■ PROBLEM DESCRIPTION
Please edit the entries below so that "Japan" becomes "JP" and everything else stays the same. Leave the pictures out of your answer.

■ PROVIDED DATA
--------

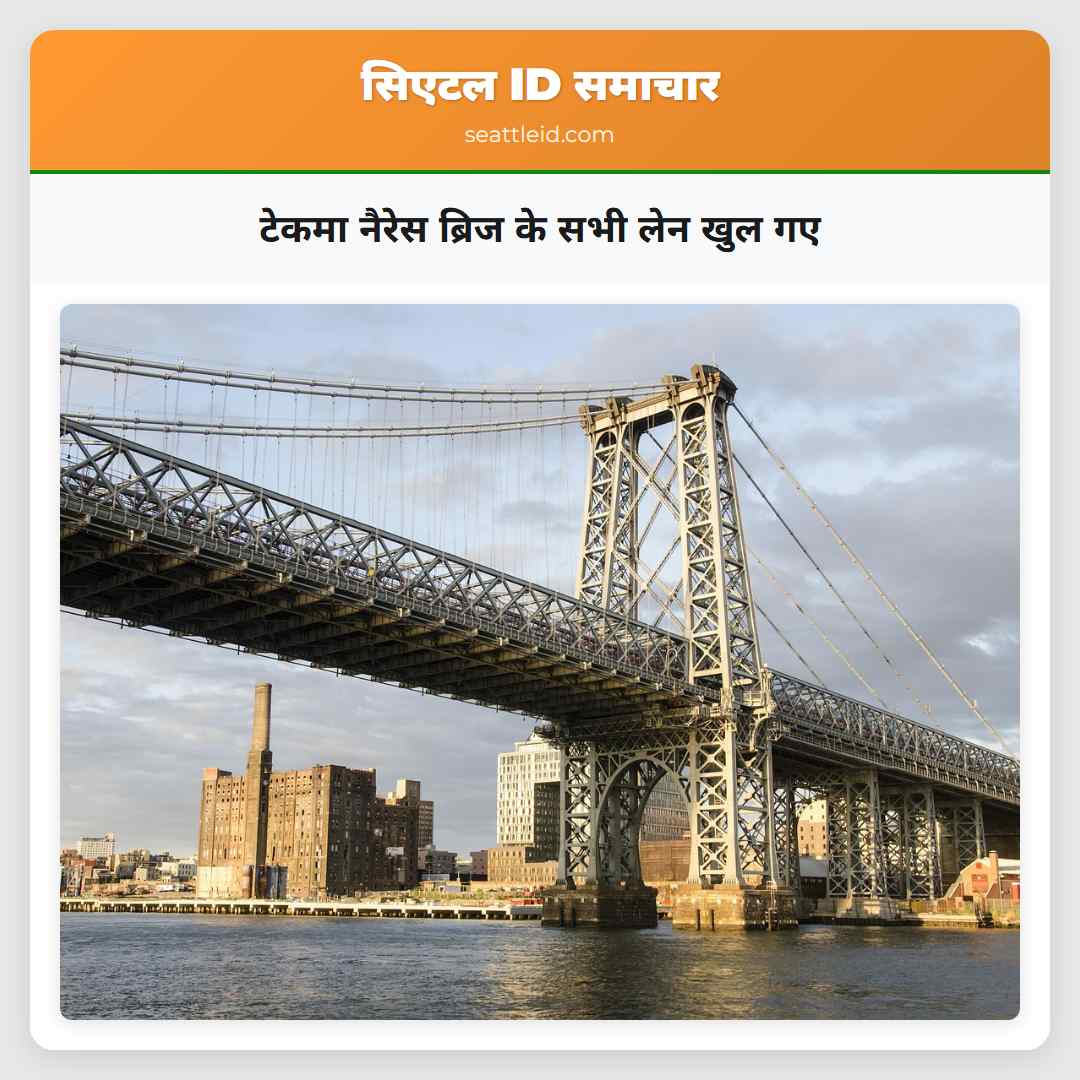 टेकमा नैरेस ब्रिज के सभी लेन खुल गए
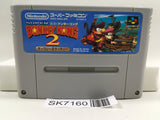 Super Donkey Kong Country 2 Nintendo Super Famicom SNES Japan - SK7160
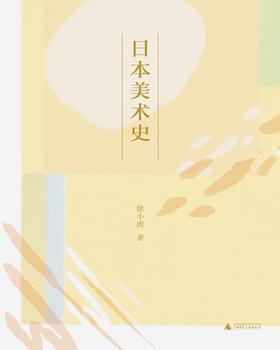 日本美术史 徐小虎 著
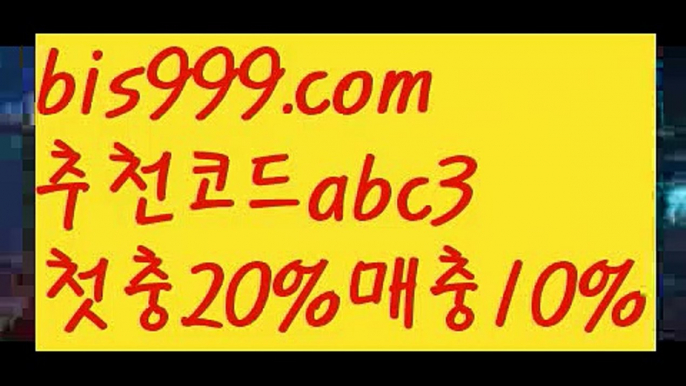 【토갤러추천사이트】【 라이브】실시간토토사이트-あ{{bis999.com}}[추천인 abc3]あ안전토토사이트ఈ 사설토토처벌ಛ  사설토토먹튀ಛ  사설토토적발【토갤러추천사이트】【 라이브】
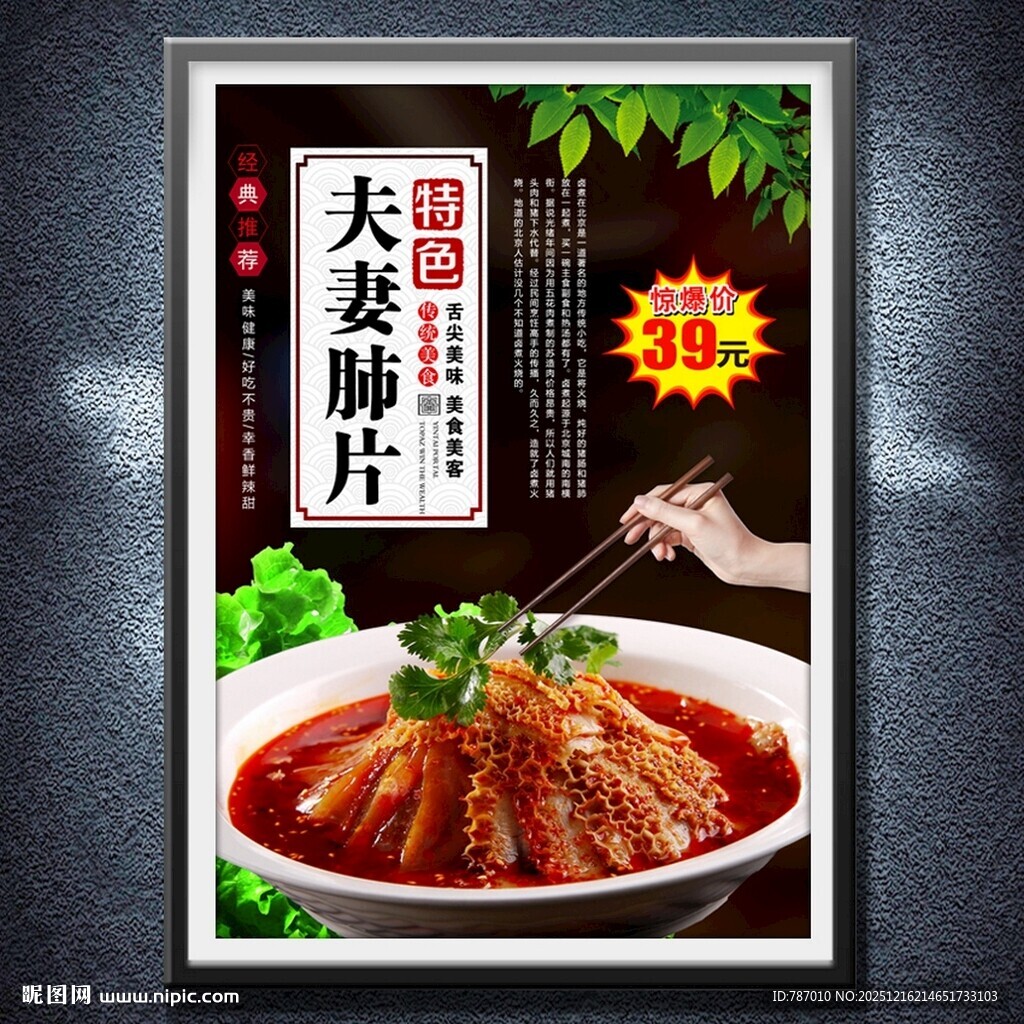 夫妻肺片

--------

■ RESULT OF THIS TASK
 टेकमा नैरेस ब्रिज के सभी लेन खुल गए
 Super Donkey Kong Country 2 Nintendo Super Famicom SNES JP - SK7160
 日本美术史 徐小虎 著
 【토갤러추천사이트】【 라이브】실시간토토사이트-あ{{bis999.com}}[추천인 abc3]あ안전토토사이트ఈ 사설토토처벌ಛ  사설토토먹튀ಛ  사설토토적발【토갤러추천사이트】【 라이브】
 夫妻肺片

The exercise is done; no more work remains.